-------- Stored rows
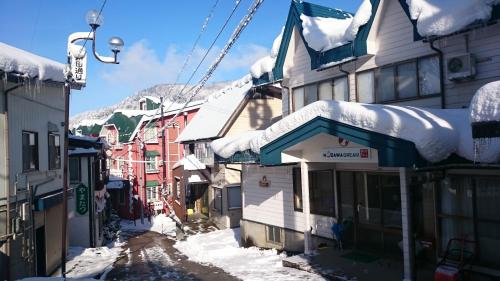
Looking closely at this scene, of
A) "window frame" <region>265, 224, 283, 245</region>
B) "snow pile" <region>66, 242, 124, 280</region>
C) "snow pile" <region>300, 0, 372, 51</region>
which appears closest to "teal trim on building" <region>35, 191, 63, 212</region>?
"snow pile" <region>66, 242, 124, 280</region>

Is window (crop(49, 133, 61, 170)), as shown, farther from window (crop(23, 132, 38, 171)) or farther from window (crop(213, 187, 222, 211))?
window (crop(213, 187, 222, 211))

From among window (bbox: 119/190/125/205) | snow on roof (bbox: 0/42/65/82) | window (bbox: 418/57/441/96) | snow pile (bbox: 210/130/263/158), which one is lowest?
window (bbox: 119/190/125/205)

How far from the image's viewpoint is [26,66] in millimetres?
11641

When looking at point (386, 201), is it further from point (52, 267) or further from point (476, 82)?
point (52, 267)

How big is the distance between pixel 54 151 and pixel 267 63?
951cm

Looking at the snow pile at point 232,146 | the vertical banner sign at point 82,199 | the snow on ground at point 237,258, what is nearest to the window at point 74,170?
the vertical banner sign at point 82,199

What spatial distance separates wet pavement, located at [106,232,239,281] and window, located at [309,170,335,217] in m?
4.04

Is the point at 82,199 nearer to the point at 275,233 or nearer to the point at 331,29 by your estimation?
the point at 275,233

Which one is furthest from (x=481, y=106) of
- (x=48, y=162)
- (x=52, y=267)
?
(x=52, y=267)

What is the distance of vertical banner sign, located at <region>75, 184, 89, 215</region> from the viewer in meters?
22.7

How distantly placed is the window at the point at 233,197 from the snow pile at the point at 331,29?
553 inches

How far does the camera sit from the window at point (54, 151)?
1612cm

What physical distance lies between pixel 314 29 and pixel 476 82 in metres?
6.55

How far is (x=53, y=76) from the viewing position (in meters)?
13.1
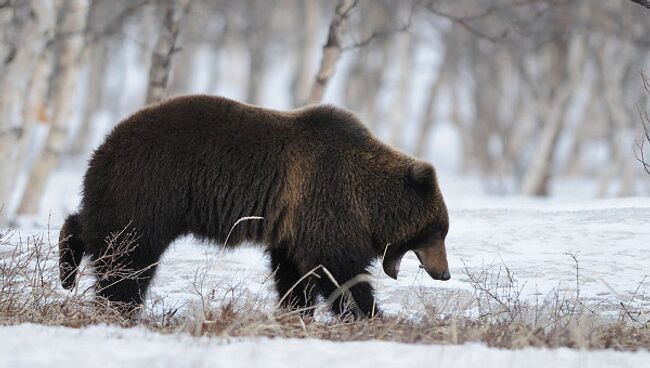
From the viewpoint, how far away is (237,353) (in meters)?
4.27

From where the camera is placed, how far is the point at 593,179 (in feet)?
126

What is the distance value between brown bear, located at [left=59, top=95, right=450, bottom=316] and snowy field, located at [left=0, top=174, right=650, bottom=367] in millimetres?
335

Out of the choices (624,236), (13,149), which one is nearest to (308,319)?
(624,236)

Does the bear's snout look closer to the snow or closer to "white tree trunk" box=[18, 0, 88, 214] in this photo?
the snow

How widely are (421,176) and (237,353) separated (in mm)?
2655

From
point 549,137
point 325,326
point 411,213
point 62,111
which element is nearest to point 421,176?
point 411,213

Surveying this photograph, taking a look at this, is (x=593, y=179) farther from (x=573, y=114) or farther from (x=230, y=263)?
(x=230, y=263)

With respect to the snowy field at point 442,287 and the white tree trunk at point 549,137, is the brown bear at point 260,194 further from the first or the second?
the white tree trunk at point 549,137

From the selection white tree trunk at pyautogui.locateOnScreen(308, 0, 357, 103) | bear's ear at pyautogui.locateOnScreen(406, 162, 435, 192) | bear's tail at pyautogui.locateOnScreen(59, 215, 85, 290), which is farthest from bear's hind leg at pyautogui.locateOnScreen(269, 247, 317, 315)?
white tree trunk at pyautogui.locateOnScreen(308, 0, 357, 103)

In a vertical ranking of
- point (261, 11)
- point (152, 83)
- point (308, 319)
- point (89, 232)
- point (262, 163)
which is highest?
point (261, 11)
----------------
_Problem details_.
Please reproduce these lines with every "brown bear" replaced by "grizzly bear" and nothing else changed. Omit the pictures.

_Response below_.
Looking closely at this scene, of
A) "window frame" <region>265, 224, 283, 245</region>
B) "snow pile" <region>66, 242, 124, 280</region>
C) "snow pile" <region>300, 0, 372, 51</region>
which appears closest to "teal trim on building" <region>35, 191, 63, 212</region>?
"snow pile" <region>66, 242, 124, 280</region>

Is window (crop(49, 133, 61, 170)), as shown, farther from window (crop(23, 132, 38, 171)) or farther from window (crop(213, 187, 222, 211))?
window (crop(213, 187, 222, 211))

From among window (bbox: 119/190/125/205) | snow on roof (bbox: 0/42/65/82) | window (bbox: 418/57/441/96) | snow pile (bbox: 210/130/263/158), which one is lowest?
window (bbox: 119/190/125/205)

How far from the image's viewpoint is [26,66] in millimetres?
11641

When looking at point (386, 201), is it further from point (52, 267) or further from point (476, 82)?
point (52, 267)

How big is the distance between pixel 54 151 and pixel 267 63?
951cm

Looking at the snow pile at point 232,146 | the vertical banner sign at point 82,199 | the snow on ground at point 237,258, what is nearest to the window at point 74,170?
the vertical banner sign at point 82,199

What spatial distance separates wet pavement, located at [106,232,239,281] and window, located at [309,170,335,217] in m?
4.04

Is the point at 82,199 nearer to the point at 275,233 or nearer to the point at 331,29 by your estimation?
the point at 275,233

Which one is furthest from (x=481, y=106) of
- (x=48, y=162)
- (x=52, y=267)
?
(x=52, y=267)

What is the distance of vertical banner sign, located at <region>75, 184, 89, 215</region> from the viewer in meters?
22.7

How distantly placed is the window at the point at 233,197 from the snow pile at the point at 331,29?
553 inches

How far does the camera sit from the window at point (54, 151)?
1612cm

What physical distance lies between pixel 314 29 and pixel 476 82 in metres?
6.55

How far is (x=53, y=76) from the viewing position (in meters)?
13.1
From the viewpoint, how far away is (237,353) (in meters)?
4.27

From where the camera is placed, how far is the point at 593,179 (in feet)?
126

What is the distance value between grizzly bear, located at [left=59, top=95, right=450, bottom=316] and snowy field, located at [left=0, top=174, right=650, bottom=367] in millimetres?
335

Out of the choices (624,236), (13,149), which one is nearest to (308,319)?
(624,236)

Does the bear's snout look closer to the snow or closer to "white tree trunk" box=[18, 0, 88, 214] in this photo?
the snow

How widely are (421,176) and (237,353) separated (in mm)?
2655

From
point 549,137
point 325,326
point 411,213
point 62,111
which element is nearest to point 421,176?
point 411,213

Surveying this photograph, taking a look at this, is (x=593, y=179) farther from (x=573, y=114) or farther from (x=230, y=263)?
(x=230, y=263)

With respect to the snowy field at point 442,287 and the white tree trunk at point 549,137, is the grizzly bear at point 260,194 further from the first or the second?
the white tree trunk at point 549,137

From the selection white tree trunk at pyautogui.locateOnScreen(308, 0, 357, 103) | bear's ear at pyautogui.locateOnScreen(406, 162, 435, 192) | bear's tail at pyautogui.locateOnScreen(59, 215, 85, 290), which is farthest from bear's hind leg at pyautogui.locateOnScreen(269, 247, 317, 315)?
white tree trunk at pyautogui.locateOnScreen(308, 0, 357, 103)

In a vertical ranking of
- point (261, 11)
- point (152, 83)
- point (308, 319)
- point (89, 232)
- point (262, 163)
which is highest?
point (261, 11)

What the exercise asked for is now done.